Любой, кто видел Модеста Дионисовича со стороны в это утро, мог подтвердить, что родительские опасения оказались не напрасны: похоже, судьба не знала не только греческой мифологии, но и латыни.
Но вот на пороге дома появилась высокая фигура, затянутая в полосатый спортивный костюм.
— Пс-с-с, пс-с-с, — стал издавать призывные звуки Модест Дионисович, одновременно подтягиваясь на перекладинах ограды. — Беня…
Полосатый оглянулся, совершенно определенно заметил Хлыщева, но тут же сделал вид, что никакого господина в клетчатом на заборе нет, ибо рыцари Британской империи не отзываются ни на какое «пс-с, пс-с», а уж имя «Беня» и вовсе оскорбляет аристократический слух сэра Бенедикта Брута.
— Беня! — решил, что его призыв был недостаточно громок, висевший.
Чья-то рука тут же схватила его за шиворот.
— А нут-ка, пройдемся, господин хороший, до околоточного. Я ж предупреждал, неча тут прыгать, как обезьян в клетке. Ишь, винным духом-то разит!
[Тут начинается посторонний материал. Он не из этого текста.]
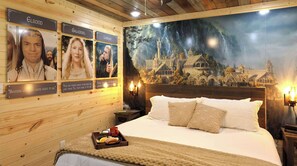 A bedroom with a bed, a nightstand, a tray with food, and a mural of a castle.
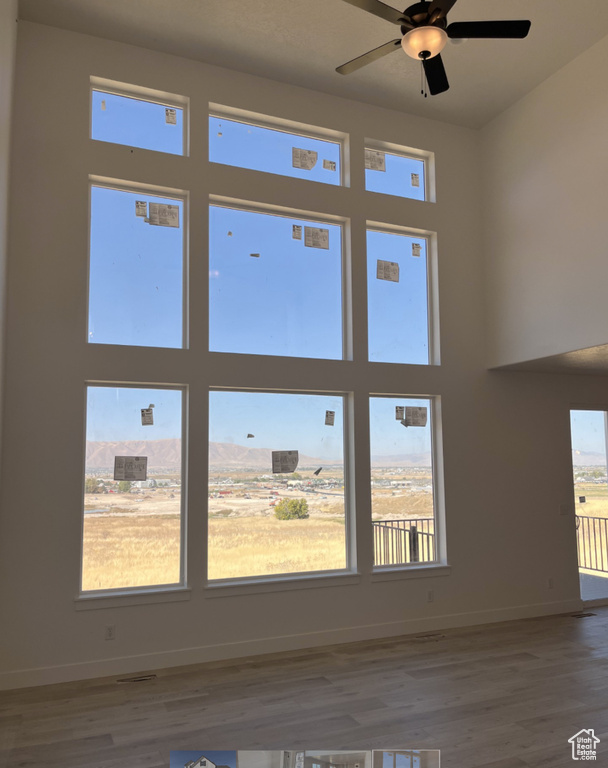 Unfurnished living room featuring a healthy amount of sunlight, ceiling fan, and hardwood / wood-style floors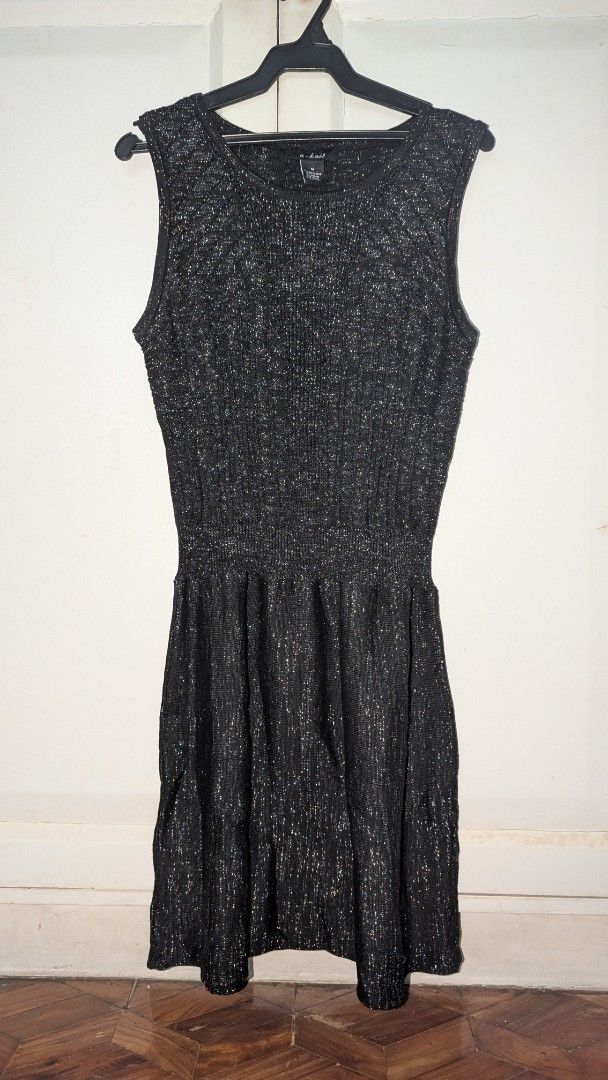 U-Knit Sleeveless Dress - Medium (Category: Dresses) located in Muntinlupa City. Submitted by lsfinds (Listing ID 1426835182, Image 1). Description: Sleeveless dress from U-Knit. Features a textured, glittery fabric. It has a fitted bodice and a flared skirt. The dress is a medium size. It has a round neckline. The dress is black with silver accents. It is new with tags..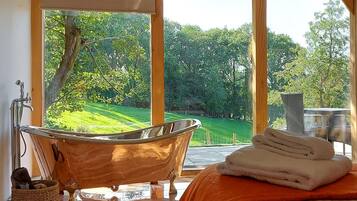 A bathroom with a bathtub, a window with a view of a green landscape, and a bed with an orange blanket.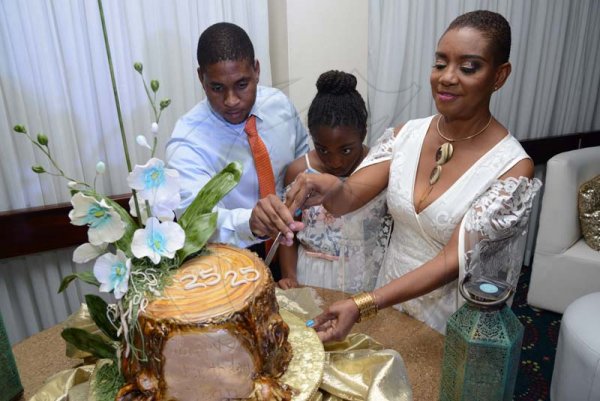 Rudolph Brown/ PhotographerBirthday girl Joan Forrest-Henry, cutting her cake with kids Brandon and Kaelia Henry at her 25/25 birthday celebration with families and friends at the Jamaica Pegasus Hotel in New Kingston on Saturday, June 30, 2018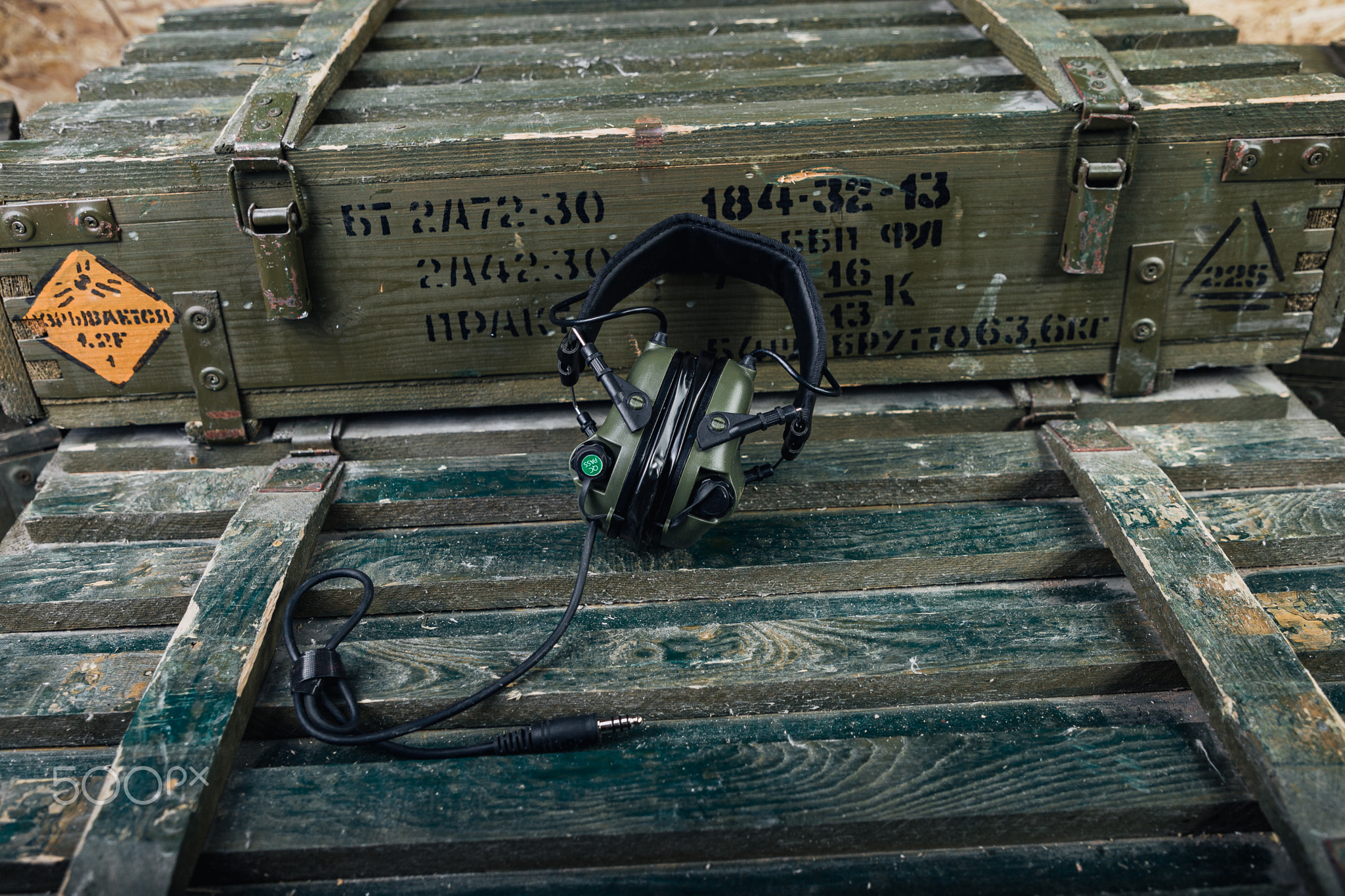 industrial setting featuring aged equipment and textured wooden surfaces for tactical readiness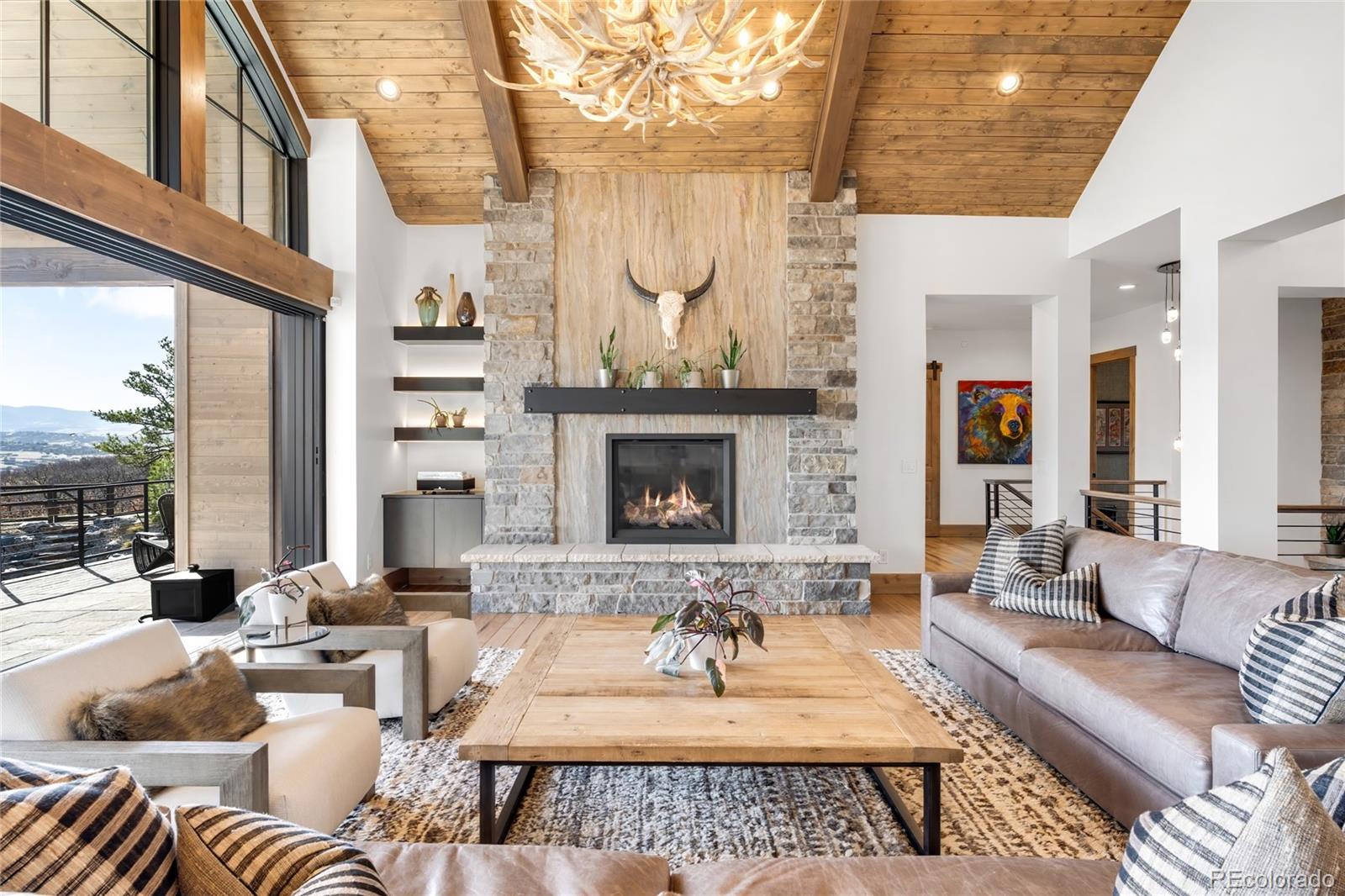 3148 Keep Drive Sedalia, CO 80135 - Photo 6 of 44 a living room with furniture a fireplace and a large window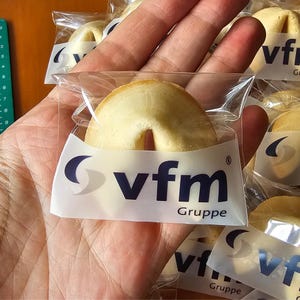 Puede incluir: Una galleta de la fortuna de color beige en un envoltorio de pl&aacute;stico transparente con el texto azul oscuro vfm Gruppe y un logotipo de media luna estilizado. La galleta tiene forma de media luna con el centro plegado.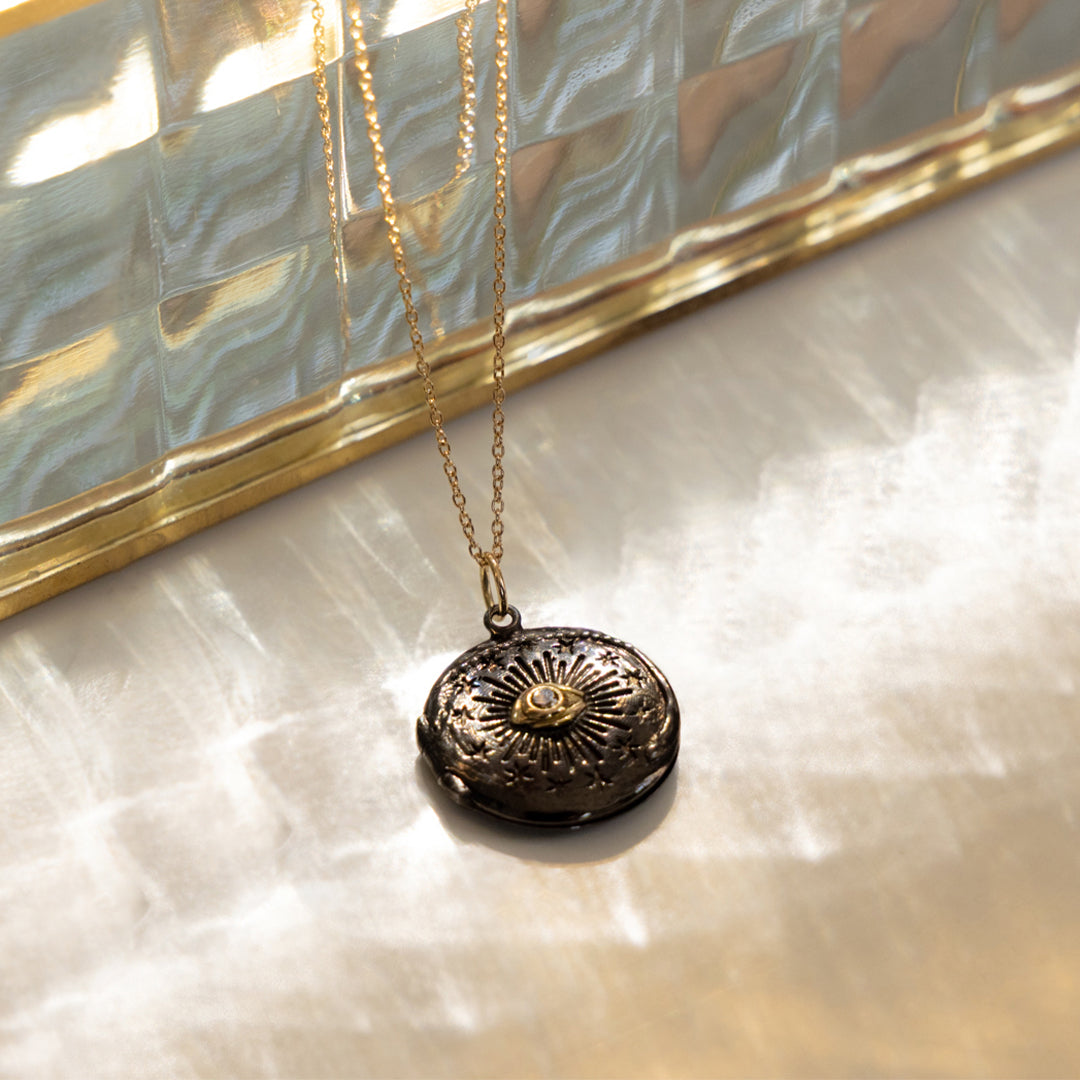 Black Cosmic Eye locket with a diamond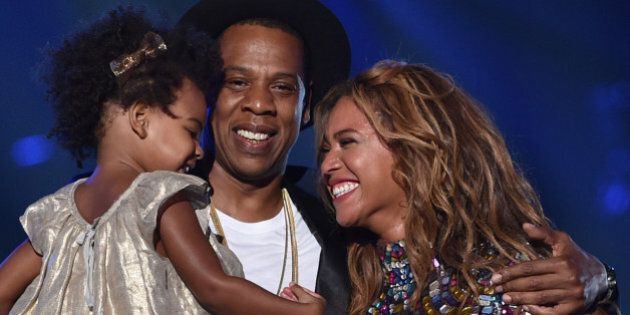 INGLEWOOD, CA - AUGUST 24: (L-R) Blue Ivy Carter, recording artists Jay Z and Beyonce speak onstage during the 2014 MTV Video Music Awards at The Forum on August 24, 2014 in Inglewood, California. (Photo by MTV/MTV1415/Getty Images for MTV)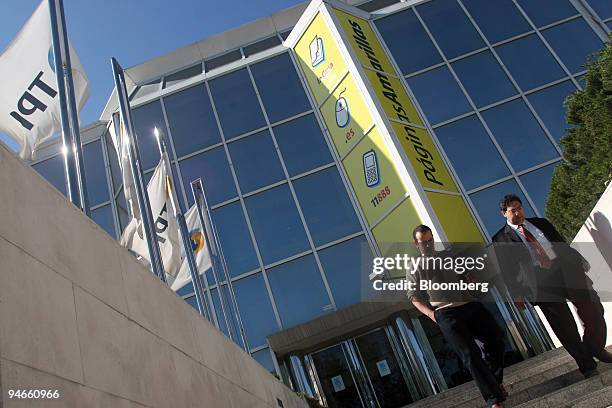 People leave the headquarters of Telefonica Publicidad e Informacion SA in Madrid, Spain, Friday, April 28, 2006. Yell Group Plc, a publisher of...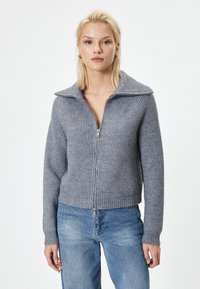 Grå ribbet zip-sweater med bred krave og tætsiddende kropsform. Har lange ærmer og en cropped længde, lavet af et blødt strikket materiale.
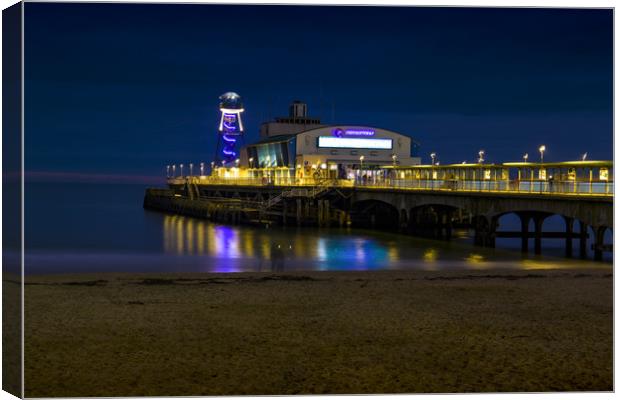 Bournemouth pier at night Canvas Print by Steve Mantell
Модест Дионисович обернулся и вновь увидел дворника. От того, к слову, тоже потягивало не утренним чаем, но разве возразишь?
— Оставьте, Сильвестр. Это ко мне, — раздалось из-за забора. Полосатый любитель утренних упражнений все же сжалился над знакомцем.
— Кто бы сомневался, — буркнул дворник, отходя в сторону. — Они, когда к барыне ходили, вид имели поприличней. Тьфу!